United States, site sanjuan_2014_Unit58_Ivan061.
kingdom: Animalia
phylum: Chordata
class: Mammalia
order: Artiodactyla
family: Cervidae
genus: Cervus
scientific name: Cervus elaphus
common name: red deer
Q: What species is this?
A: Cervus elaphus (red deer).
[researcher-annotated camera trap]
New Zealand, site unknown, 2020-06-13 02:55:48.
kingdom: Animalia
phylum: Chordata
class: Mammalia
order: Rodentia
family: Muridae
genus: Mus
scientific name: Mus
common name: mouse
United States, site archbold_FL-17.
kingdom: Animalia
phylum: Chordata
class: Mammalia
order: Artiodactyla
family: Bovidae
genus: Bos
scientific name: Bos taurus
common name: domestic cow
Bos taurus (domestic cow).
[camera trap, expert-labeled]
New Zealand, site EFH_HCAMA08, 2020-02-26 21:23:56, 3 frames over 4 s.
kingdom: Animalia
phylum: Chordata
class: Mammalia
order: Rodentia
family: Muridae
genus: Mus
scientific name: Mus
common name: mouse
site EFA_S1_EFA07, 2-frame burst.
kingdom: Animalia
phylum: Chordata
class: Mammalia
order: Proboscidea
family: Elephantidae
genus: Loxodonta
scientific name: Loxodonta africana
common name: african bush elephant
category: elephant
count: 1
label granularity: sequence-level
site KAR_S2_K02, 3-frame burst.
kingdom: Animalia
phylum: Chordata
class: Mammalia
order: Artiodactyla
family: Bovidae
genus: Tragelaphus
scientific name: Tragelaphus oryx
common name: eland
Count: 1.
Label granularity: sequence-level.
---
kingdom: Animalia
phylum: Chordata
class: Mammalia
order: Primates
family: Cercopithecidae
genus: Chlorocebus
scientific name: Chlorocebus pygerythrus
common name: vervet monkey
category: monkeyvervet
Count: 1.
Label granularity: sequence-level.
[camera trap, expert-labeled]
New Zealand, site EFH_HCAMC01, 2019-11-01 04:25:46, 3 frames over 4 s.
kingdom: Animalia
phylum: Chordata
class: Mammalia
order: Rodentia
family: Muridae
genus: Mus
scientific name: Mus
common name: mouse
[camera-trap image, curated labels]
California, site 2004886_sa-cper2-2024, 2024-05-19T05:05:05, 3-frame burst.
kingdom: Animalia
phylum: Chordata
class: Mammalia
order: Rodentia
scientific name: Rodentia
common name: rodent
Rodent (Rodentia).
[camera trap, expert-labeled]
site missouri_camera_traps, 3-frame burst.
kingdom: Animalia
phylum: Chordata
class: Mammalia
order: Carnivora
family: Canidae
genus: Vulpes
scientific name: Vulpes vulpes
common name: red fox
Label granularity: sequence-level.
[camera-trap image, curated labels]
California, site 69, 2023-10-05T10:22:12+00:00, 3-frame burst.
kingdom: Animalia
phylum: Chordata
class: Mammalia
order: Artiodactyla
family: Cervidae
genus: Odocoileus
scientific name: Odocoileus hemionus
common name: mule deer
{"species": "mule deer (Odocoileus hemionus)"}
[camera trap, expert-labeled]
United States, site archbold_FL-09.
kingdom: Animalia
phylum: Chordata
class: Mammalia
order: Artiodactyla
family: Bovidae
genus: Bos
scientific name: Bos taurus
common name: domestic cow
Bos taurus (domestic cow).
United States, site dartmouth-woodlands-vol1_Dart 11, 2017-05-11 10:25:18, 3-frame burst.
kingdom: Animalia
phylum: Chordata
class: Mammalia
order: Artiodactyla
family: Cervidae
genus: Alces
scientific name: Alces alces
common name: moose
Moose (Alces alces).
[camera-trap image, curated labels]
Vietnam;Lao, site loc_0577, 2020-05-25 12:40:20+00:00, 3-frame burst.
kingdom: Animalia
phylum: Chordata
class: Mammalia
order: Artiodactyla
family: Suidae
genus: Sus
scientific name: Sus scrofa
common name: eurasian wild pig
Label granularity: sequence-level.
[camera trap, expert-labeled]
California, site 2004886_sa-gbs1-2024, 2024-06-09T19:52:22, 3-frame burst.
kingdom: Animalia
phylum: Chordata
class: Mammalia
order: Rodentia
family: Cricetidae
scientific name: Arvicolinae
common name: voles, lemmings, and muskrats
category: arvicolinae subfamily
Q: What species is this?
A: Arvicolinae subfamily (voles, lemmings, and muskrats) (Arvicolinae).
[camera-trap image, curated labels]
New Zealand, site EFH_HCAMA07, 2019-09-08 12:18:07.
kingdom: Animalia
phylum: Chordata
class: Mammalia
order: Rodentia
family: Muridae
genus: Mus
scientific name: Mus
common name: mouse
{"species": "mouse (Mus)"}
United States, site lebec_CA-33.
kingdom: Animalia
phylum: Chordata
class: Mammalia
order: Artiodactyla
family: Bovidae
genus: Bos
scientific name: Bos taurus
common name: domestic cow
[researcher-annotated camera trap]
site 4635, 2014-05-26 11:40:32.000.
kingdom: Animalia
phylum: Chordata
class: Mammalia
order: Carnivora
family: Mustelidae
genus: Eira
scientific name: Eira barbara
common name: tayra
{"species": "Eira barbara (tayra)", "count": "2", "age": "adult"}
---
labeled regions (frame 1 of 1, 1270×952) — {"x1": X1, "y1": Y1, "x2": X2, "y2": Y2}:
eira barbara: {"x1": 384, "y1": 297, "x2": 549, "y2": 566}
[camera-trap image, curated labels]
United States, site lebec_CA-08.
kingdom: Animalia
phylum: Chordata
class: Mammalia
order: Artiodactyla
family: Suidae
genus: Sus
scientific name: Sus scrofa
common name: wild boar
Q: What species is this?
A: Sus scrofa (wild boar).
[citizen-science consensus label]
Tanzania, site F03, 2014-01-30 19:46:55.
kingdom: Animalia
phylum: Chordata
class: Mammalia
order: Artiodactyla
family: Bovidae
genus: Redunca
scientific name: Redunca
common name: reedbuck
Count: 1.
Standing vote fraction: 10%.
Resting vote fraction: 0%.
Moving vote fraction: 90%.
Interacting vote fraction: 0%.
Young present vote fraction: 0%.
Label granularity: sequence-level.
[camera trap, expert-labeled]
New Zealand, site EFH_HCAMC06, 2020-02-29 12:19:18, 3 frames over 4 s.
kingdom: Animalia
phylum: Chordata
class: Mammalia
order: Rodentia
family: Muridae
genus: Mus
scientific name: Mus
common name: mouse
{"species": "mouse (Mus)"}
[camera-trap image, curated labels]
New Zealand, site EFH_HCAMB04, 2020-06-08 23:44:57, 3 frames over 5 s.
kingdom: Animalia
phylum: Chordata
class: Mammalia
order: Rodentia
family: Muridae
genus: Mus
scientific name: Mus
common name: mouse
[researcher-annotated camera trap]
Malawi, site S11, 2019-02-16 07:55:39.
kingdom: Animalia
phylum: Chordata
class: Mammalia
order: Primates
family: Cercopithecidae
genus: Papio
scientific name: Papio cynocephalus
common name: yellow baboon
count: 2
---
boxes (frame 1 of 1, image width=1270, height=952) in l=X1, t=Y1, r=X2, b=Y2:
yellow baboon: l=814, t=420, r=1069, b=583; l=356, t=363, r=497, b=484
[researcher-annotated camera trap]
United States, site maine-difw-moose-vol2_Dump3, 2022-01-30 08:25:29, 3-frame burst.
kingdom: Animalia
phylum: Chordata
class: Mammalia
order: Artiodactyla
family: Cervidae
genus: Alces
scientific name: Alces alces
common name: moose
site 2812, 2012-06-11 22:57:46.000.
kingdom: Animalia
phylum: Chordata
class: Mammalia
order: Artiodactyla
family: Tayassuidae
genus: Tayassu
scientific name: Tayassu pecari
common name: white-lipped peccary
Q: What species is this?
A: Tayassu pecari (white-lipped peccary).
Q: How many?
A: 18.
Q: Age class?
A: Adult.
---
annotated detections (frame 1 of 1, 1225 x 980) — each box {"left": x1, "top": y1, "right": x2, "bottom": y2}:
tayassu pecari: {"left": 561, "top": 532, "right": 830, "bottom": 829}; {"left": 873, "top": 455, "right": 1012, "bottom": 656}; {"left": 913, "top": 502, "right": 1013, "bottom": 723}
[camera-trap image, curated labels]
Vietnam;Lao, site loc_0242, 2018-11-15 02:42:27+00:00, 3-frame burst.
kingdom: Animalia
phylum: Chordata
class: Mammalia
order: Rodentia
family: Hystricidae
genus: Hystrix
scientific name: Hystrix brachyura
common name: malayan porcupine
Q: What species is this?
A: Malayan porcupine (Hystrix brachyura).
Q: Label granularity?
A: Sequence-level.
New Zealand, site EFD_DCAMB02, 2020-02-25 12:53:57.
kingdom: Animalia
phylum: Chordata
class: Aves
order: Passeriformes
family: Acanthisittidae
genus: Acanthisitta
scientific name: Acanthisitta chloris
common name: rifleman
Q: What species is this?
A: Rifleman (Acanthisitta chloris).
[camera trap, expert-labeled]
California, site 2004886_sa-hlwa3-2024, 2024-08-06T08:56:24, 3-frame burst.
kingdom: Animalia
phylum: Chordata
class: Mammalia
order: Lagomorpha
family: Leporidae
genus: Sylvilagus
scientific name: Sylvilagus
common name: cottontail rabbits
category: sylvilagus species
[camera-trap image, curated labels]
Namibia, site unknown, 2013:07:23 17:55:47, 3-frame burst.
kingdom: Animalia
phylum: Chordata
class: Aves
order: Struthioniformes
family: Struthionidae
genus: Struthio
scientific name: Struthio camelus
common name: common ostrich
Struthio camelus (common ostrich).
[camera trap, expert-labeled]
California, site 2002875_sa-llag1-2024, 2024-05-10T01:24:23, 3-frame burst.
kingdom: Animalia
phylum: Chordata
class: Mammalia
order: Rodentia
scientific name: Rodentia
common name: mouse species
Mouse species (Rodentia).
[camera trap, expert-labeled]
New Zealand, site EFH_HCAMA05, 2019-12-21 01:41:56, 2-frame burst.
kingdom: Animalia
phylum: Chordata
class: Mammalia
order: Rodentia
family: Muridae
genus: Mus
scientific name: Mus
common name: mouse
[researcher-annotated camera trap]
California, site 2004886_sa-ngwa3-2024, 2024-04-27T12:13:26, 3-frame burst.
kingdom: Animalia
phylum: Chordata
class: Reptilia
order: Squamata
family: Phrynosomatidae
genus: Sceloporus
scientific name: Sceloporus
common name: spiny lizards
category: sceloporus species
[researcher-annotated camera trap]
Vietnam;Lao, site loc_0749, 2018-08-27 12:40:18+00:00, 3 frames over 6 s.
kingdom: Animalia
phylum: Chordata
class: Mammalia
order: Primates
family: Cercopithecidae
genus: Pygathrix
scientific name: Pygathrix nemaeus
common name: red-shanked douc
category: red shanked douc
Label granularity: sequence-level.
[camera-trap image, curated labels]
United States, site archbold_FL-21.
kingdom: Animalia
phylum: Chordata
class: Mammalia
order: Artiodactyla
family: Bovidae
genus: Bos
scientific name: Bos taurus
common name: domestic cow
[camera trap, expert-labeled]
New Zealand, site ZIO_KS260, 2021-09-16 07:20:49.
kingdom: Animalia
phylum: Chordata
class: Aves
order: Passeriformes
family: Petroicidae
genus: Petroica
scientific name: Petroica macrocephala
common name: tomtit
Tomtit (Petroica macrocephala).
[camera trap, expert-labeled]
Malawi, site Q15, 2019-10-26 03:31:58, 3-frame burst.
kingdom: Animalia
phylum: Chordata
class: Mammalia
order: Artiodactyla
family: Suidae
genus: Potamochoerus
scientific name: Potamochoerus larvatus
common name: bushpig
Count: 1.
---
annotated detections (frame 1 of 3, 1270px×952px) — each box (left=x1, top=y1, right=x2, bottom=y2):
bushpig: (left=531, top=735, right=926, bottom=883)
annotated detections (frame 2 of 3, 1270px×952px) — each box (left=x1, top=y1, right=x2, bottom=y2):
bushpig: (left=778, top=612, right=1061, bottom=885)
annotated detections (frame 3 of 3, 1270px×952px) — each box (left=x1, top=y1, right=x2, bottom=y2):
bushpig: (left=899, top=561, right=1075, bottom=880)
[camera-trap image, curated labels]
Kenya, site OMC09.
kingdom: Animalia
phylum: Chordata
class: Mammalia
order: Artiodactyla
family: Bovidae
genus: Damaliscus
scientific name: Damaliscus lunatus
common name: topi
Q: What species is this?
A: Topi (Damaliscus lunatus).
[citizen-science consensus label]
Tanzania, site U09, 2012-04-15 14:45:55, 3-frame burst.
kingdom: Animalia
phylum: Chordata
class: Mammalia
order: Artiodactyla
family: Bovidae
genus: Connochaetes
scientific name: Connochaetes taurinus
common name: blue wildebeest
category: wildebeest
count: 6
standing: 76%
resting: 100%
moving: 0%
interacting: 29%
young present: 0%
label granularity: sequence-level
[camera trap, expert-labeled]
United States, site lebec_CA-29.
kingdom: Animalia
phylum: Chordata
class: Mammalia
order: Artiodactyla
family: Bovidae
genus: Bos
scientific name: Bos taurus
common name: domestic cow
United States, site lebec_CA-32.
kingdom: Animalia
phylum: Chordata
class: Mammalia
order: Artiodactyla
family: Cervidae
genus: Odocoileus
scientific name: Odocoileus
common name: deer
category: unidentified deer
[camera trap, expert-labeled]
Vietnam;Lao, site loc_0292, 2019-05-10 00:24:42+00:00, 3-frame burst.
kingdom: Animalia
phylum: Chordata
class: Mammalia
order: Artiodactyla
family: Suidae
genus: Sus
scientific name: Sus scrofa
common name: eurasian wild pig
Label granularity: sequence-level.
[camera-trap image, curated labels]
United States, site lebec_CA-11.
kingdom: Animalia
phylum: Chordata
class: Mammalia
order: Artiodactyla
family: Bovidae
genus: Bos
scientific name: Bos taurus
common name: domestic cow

□ □ □ □ □

Work instruction
In the entries above, restate word for word the lines between the one holding "genus: Acanthisitta" and the one holding "New Zealand, site ZIO_KS260, 2021-09-16", inclusive, and nothing besides.

Result for this task
genus: Acanthisitta
scientific name: Acanthisitta chloris
common name: rifleman
Q: What species is this?
A: Rifleman (Acanthisitta chloris).
[camera trap, expert-labeled]
California, site 2004886_sa-hlwa3-2024, 2024-08-06T08:56:24, 3-frame burst.
kingdom: Animalia
phylum: Chordata
class: Mammalia
order: Lagomorpha
family: Leporidae
genus: Sylvilagus
scientific name: Sylvilagus
common name: cottontail rabbits
category: sylvilagus species
[camera-trap image, curated labels]
Namibia, site unknown, 2013:07:23 17:55:47, 3-frame burst.
kingdom: Animalia
phylum: Chordata
class: Aves
order: Struthioniformes
family: Struthionidae
genus: Struthio
scientific name: Struthio camelus
common name: common ostrich
Struthio camelus (common ostrich).
[camera trap, expert-labeled]
California, site 2002875_sa-llag1-2024, 2024-05-10T01:24:23, 3-frame burst.
kingdom: Animalia
phylum: Chordata
class: Mammalia
order: Rodentia
scientific name: Rodentia
common name: mouse species
Mouse species (Rodentia).
[camera trap, expert-labeled]
New Zealand, site EFH_HCAMA05, 2019-12-21 01:41:56, 2-frame burst.
kingdom: Animalia
phylum: Chordata
class: Mammalia
order: Rodentia
family: Muridae
genus: Mus
scientific name: Mus
common name: mouse
[researcher-annotated camera trap]
California, site 2004886_sa-ngwa3-2024, 2024-04-27T12:13:26, 3-frame burst.
kingdom: Animalia
phylum: Chordata
class: Reptilia
order: Squamata
family: Phrynosomatidae
genus: Sceloporus
scientific name: Sceloporus
common name: spiny lizards
category: sceloporus species
[researcher-annotated camera trap]
Vietnam;Lao, site loc_0749, 2018-08-27 12:40:18+00:00, 3 frames over 6 s.
kingdom: Animalia
phylum: Chordata
class: Mammalia
order: Primates
family: Cercopithecidae
genus: Pygathrix
scientific name: Pygathrix nemaeus
common name: red-shanked douc
category: red shanked douc
Label granularity: sequence-level.
[camera-trap image, curated labels]
United States, site archbold_FL-21.
kingdom: Animalia
phylum: Chordata
class: Mammalia
order: Artiodactyla
family: Bovidae
genus: Bos
scientific name: Bos taurus
common name: domestic cow
[camera trap, expert-labeled]
New Zealand, site ZIO_KS260, 2021-09-16 07:20:49.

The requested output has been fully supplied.